Gandum utuh menawarkan lima manfaat kesehatan utama:
Pertama, mereka merangsang gerakan usus. Kaya akan serat tumbuhan yang sulit dicerna, gandum utuh merangsang aktivitas usus, secara signifikan meredakan sembelit. Hal ini terbukti sangat efektif dalam mengatasi ketidakseimbangan metabolik dan kulit kusam.Setelah biji-bijian utuh masuk ke dalam tubuh, serat tumbuhan ini merangsang pergerakan limbah metabolik dan toksin di dalam usus, meningkatkan peristaltik usus. Hal ini membantu mengeluarkan produk limbah metabolik dari tubuh. Seiring dengan eliminasi toksin, kesehatan secara keseluruhan membaik, dan kulit menjadi lebih cerah.Gandum utuh memiliki sifat anti-kanker yang kuat. Mereka mencakup berbagai jenis, termasuk kacang-kacangan yang kaya protein, asam amino, dan vitamin. Vitamin A, misalnya, mempromosikan pembelahan sel dan secara efektif mencegah pertumbuhan sel kanker. Selain itu, sebagian besar gandum utuh mengandung serat makanan yang melimpah, yang mengurangi waktu limbah metabolik tinggal di usus. Hal ini meminimalkan kemungkinan mutasi sel, terbukti sangat efektif dalam mencegah kanker kolorektal.
Kedua, mengelola tiga faktor risiko tinggi.
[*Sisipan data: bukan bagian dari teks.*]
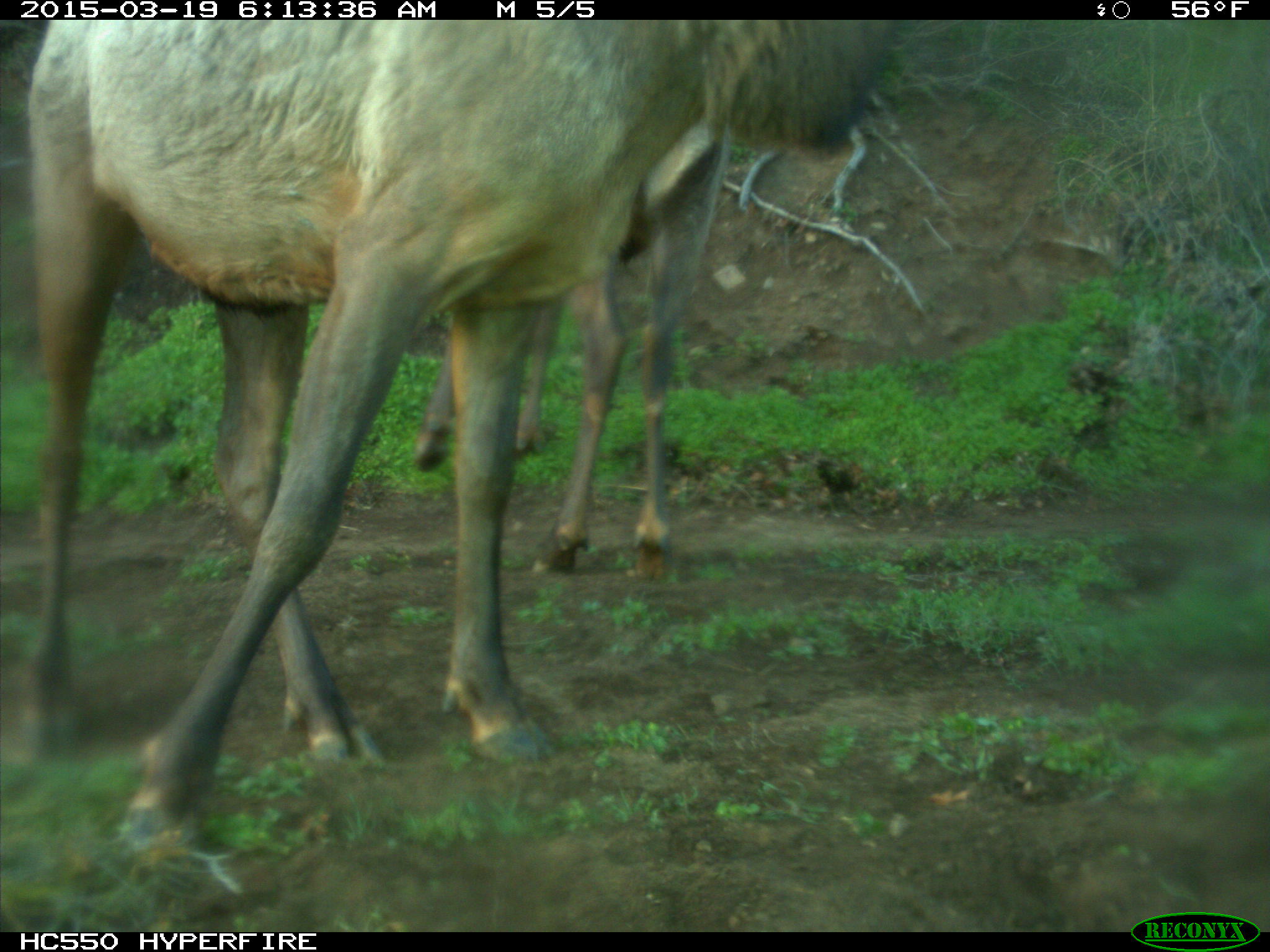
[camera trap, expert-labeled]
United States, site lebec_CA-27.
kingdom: Animalia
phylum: Chordata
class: Mammalia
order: Artiodactyla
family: Cervidae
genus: Cervus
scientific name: Cervus canadensis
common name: elk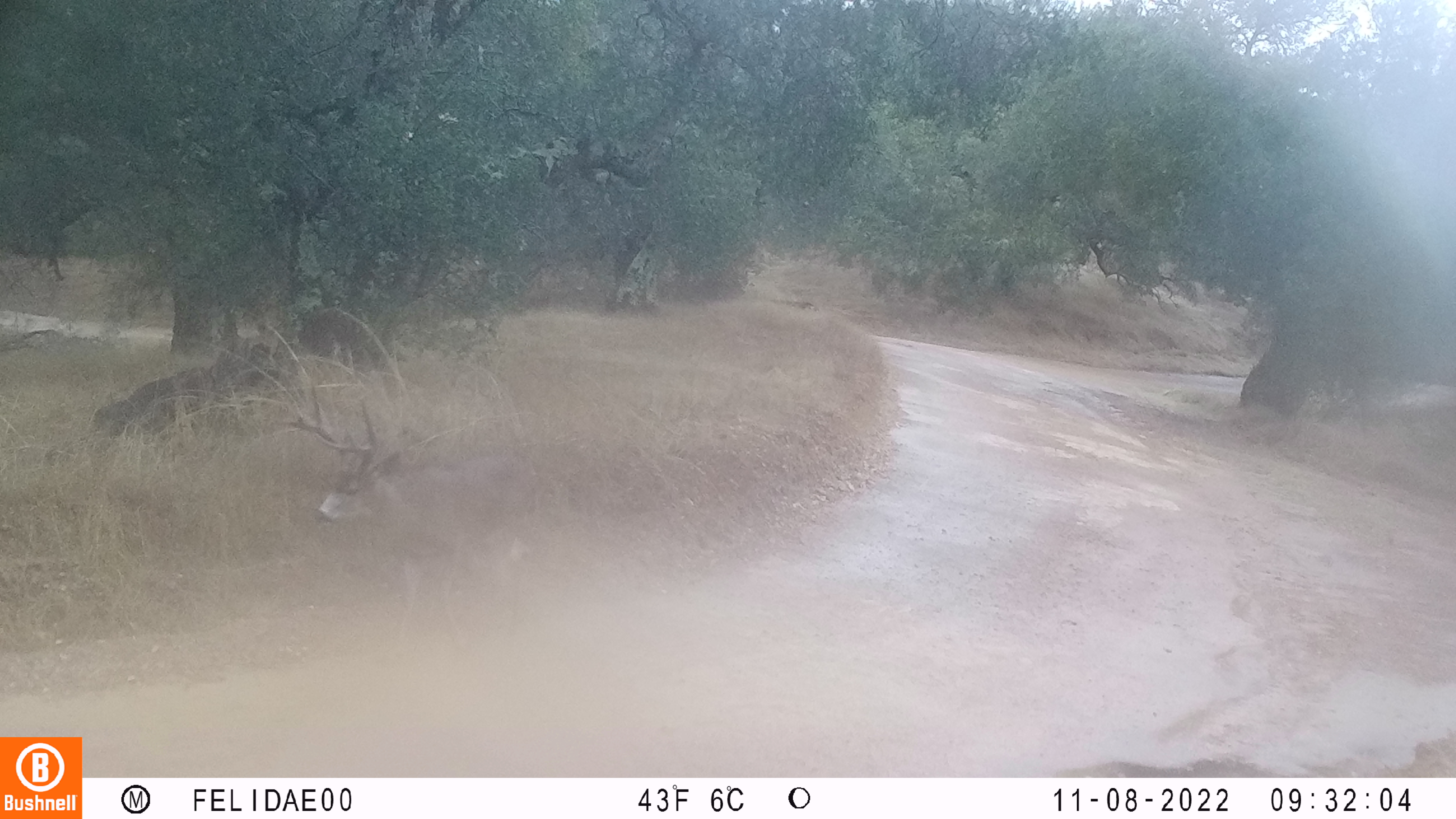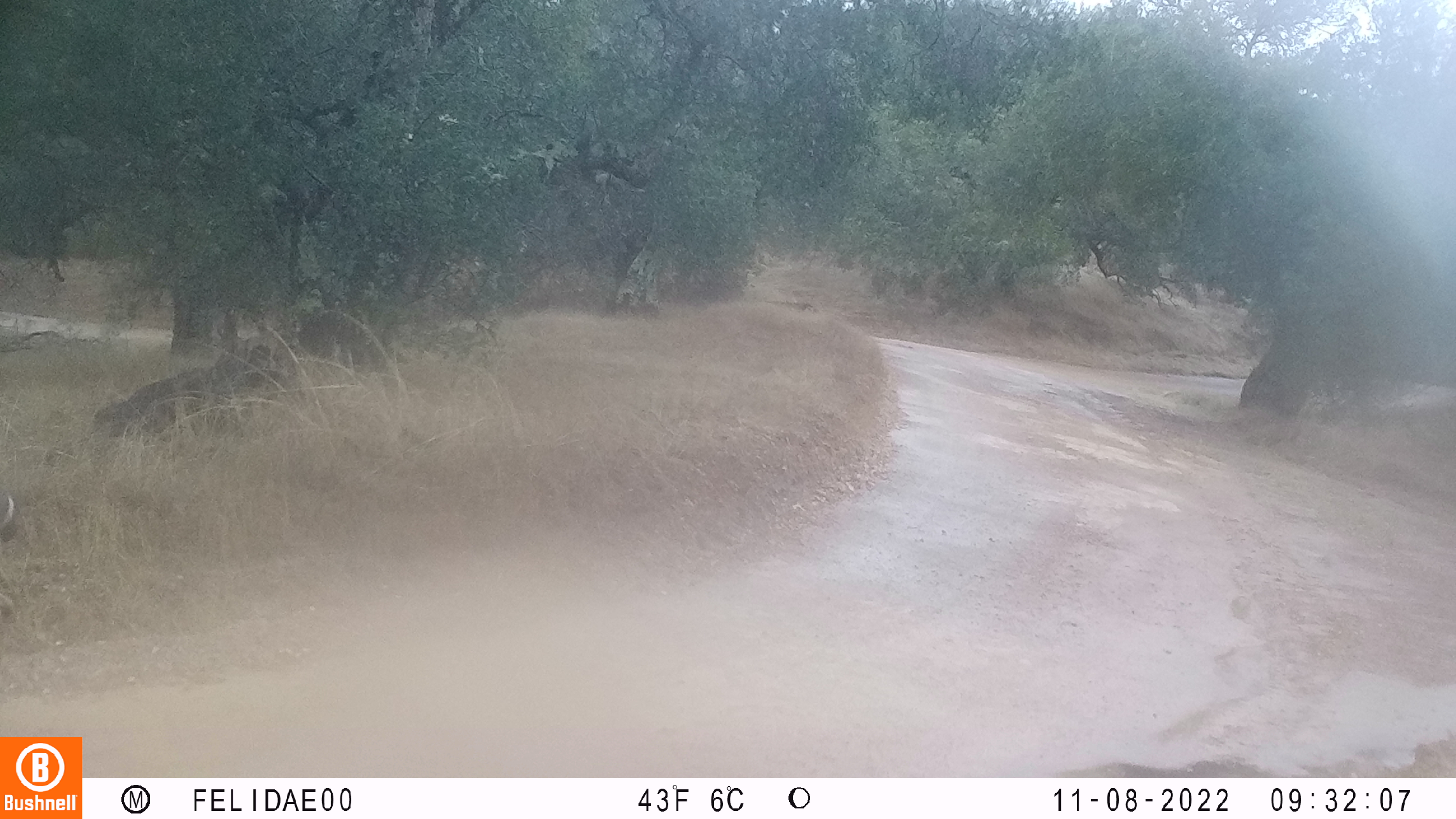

Konsumsi biji-bijian utuh secara moderat dapat menurunkan tekanan darah dan kadar lipid. Makanan olahan menyebabkan lonjakan gula darah yang cepat setelah dicerna, sedangkan biji-bijian utuh memiliki indeks glikemik yang lebih rendah, sehingga menjaga kadar gula darah tetap stabil. Kadar lipid yang stabil juga meningkatkan kontrol metabolisme lipid. Selain itu, peningkatan konsumsi biji-bijian utuh mempromosikan sirkulasi darah yang lebih lancar, sehingga meredakan hipertensi.
Akhirnya, menunda penuaan. Biji-bijian utuh mengandung berbagai unsur mikro yang membantu menghilangkan radikal bebas dalam tubuh dan menstabilkan lingkungan internal, sehingga mencapai efek anti-penuaan. Beberapa biji-bijian utuh juga mengandung asam linoleat dan minyak volatil, yang dapat memperhalus tekstur kulit. Serat makanan mempromosikan gerakan usus dan membantu pengelolaan berat badan. Secara keseluruhan, efek-efek ini berkontribusi dalam memperlambat proses penuaan.
Meskipun biji-bijian utuh menawarkan banyak manfaat kesehatan, mereka tidak cocok untuk semua orang. Sebelum memasukkannya ke dalam diet, penting untuk menentukan kesesuaiannya untuk menghindari potensi bahaya. Berikut ini adalah orang-orang yang sebaiknya menghindari biji-bijian utuh:
1. Mereka yang memiliki fungsi pencernaan yang buruk
Kandungan serat makanan yang tinggi dalam biji-bijian utuh membantu memperlancar gerakan usus, tetapi konsumsi berlebihan dapat mengiritasi lambung dan usus.Tekstur kasar biji-bijian utuh dapat membebani sistem pencernaan jika fungsi pencernaan seseorang sudah terganggu.